In High Court of Punjab & Haryana vs. State of Haryana[19], the Supreme Court held that confirmation of an officer on successful completion of his period of probation is neither a fresh appointment nor completion of appointment.
In L. Chandrakishore Singh vs. State of Manipur[20], the Supreme Court held that in cases of probation or officiating appointments followed by confirmation, unless a contrary rule is shown, service rendered during officiation or probation cannot be ignored for reckoning seniority.
·       From the date of passing examination
The rules may provide the date of passing an examination as the determining criteria for inter se seniority in the promotional grade.
·       Including the period of deputation
So long as the service of the employee in the new department is satisfactory and he is obtaining the increments and promotions in that department in stands to reason that the satisfactory service and the manner of its discharge in the post he actually holds should be deemed to be rendered in the parent department also so as to entitle him to such promotions which have nay nexus with seniority i.e. seniority cum merit. But on the question as to whether a deputationist will carry with him the seniority of parent cadre it has been held in the negative in S.P. Indu vs. Metro Railways[21], wherein the court was of the view that the deuptationist would be treated as junior as he was holding a lien in his parent cadre.
·       From the date of absorption
In Director, Central Bureau of Investigation vs. D.P. Singh[22], where an office memorandum provided that ‘in the case of a person who is initially taken on deputation and absorbed later, his seniority in the grade in which he is absorbed will normally be counted from the date of absorption’, the contention that seniority of employee who has been holding the post of DSP in CBI since 24.11.77 from that date must be counted was rejected since it would render the provision of instruction redundant.
·       Transfer from one cadre to an equivalent cadre
When a person is transferred from one cadre to another equivalent cadre in order to secure greater efficiency, he cannot be made to forfeit the benefit of the period of service rendered by him in the erstwhile cadre. The same principle applies to integration of cadre. Benefit of past services cannot be denied even if there has been transfer to a new department. In H.S. Shivalingaiah vs. State of Mysore[23], the Division Bench of the Mysore High Court upheld the validity of a rule which permitted a Government servant o change his cadre and provided for reckoning service rendered in the erstwhile cadre to be counted for seniority.
·       Break in Service
When an employee takes up a job in some other service he loses his lien on the previous service and thus there was a break in service and for the purpose of his seniority and eligibility for promotion his services would be reckoned from the date of his rejoining the fresh service.

:: Records provided ::
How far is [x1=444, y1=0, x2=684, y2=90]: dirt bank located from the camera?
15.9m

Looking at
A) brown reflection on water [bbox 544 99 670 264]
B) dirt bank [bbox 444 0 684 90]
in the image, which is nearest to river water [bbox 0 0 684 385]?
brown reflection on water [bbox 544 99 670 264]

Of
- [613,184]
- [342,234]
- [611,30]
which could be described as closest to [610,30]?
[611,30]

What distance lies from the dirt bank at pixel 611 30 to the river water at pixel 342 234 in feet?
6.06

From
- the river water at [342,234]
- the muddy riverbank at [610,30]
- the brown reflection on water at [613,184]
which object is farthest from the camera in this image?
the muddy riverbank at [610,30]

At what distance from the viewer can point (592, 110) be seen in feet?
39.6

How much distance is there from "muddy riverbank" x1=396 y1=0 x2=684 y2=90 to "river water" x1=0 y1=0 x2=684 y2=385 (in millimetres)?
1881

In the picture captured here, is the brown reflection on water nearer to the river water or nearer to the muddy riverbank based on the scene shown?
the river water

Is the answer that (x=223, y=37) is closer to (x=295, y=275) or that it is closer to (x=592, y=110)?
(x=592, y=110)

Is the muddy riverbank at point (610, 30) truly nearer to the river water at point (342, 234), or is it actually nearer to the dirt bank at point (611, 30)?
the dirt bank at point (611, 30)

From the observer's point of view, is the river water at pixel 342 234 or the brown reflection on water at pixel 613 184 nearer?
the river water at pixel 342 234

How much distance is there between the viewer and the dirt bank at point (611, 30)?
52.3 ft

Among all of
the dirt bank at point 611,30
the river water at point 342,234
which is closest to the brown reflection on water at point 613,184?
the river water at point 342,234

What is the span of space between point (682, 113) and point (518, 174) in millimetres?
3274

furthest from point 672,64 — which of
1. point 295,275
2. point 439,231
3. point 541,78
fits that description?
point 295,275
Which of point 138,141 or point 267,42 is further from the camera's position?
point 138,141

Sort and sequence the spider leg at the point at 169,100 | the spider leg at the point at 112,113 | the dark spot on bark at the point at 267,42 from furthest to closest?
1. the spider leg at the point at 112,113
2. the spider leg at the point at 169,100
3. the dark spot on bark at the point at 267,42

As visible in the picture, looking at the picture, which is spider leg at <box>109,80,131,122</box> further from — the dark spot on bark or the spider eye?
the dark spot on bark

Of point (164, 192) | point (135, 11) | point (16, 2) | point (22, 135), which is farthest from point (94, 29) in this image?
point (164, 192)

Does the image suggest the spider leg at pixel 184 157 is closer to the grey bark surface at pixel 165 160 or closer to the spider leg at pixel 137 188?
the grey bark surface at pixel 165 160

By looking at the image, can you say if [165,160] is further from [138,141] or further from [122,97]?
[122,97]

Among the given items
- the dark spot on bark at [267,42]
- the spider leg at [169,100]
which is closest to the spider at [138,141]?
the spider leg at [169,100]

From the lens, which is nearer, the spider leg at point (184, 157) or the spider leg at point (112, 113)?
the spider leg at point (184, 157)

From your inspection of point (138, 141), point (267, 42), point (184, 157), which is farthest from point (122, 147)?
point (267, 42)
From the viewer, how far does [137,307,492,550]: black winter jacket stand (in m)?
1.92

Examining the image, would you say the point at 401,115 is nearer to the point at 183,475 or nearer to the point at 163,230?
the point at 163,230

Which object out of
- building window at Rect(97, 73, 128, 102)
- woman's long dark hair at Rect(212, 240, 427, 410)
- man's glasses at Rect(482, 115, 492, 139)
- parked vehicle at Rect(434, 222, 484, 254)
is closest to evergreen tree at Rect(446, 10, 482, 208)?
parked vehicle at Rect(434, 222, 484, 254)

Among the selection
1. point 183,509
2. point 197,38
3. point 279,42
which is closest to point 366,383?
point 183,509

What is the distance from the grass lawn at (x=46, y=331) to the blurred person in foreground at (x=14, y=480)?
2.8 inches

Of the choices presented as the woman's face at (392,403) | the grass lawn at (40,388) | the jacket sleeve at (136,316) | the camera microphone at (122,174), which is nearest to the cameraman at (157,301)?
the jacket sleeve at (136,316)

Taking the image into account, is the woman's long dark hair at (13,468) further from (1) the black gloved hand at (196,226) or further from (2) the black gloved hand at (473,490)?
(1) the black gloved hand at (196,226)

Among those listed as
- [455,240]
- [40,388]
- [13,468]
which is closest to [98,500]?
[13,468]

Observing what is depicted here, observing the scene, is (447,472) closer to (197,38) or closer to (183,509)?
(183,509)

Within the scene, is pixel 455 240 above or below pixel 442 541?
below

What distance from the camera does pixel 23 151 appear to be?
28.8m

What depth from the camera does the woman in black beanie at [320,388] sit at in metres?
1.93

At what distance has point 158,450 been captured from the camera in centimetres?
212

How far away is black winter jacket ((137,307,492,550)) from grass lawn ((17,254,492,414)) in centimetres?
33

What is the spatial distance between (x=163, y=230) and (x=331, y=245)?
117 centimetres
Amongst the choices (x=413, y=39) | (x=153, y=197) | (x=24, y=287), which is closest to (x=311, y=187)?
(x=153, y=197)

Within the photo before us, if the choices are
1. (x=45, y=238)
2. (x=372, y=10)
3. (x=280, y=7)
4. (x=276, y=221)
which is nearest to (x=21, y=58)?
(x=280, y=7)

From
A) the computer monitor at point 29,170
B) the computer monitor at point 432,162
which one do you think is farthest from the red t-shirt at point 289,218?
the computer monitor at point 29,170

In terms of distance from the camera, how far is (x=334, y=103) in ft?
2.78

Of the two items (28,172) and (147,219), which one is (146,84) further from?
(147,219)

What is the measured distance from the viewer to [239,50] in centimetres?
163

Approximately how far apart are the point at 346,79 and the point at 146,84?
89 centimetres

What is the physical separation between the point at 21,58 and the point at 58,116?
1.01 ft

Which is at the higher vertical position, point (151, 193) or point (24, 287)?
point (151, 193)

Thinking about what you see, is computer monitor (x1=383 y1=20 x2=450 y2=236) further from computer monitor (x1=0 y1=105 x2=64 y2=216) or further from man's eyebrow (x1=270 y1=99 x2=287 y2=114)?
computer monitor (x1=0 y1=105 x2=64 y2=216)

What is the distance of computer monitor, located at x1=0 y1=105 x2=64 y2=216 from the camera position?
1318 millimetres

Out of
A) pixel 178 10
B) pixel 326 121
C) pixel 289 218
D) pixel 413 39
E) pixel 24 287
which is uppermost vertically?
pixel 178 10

:: Work instructions ::
1. In the passage on seniority, which case held that a deputationist would be treated as junior?
2. Repeat the entries word for word, starting at the line that contains "Observing what is" and ending at the line that contains "89 centimetres".

:: Answers to the tasks ::
1. S.P. Indu vs. Metro Railways.

2.
Observing what is depicted here, observing the scene, is (447,472) closer to (197,38) or closer to (183,509)?
(183,509)

Within the scene, is pixel 455 240 above or below pixel 442 541?
below

What distance from the camera does pixel 23 151 appear to be?
28.8m

What depth from the camera does the woman in black beanie at [320,388] sit at in metres?
1.93

At what distance has point 158,450 been captured from the camera in centimetres?
212

How far away is black winter jacket ((137,307,492,550)) from grass lawn ((17,254,492,414)) in centimetres?
33

What is the spatial distance between (x=163, y=230) and (x=331, y=245)?
117 centimetres
Amongst the choices (x=413, y=39) | (x=153, y=197) | (x=24, y=287), which is closest to (x=311, y=187)?
(x=153, y=197)

Within the photo before us, if the choices are
1. (x=45, y=238)
2. (x=372, y=10)
3. (x=280, y=7)
4. (x=276, y=221)
which is nearest to (x=21, y=58)?
(x=280, y=7)

From
A) the computer monitor at point 29,170
B) the computer monitor at point 432,162
which one do you think is farthest from the red t-shirt at point 289,218?
the computer monitor at point 29,170

In terms of distance from the camera, how far is (x=334, y=103) in ft?
2.78

Of the two items (28,172) and (147,219), which one is (146,84) further from?
(147,219)

What is the measured distance from the viewer to [239,50] in centimetres?
163

Approximately how far apart are the point at 346,79 and the point at 146,84?
89 centimetres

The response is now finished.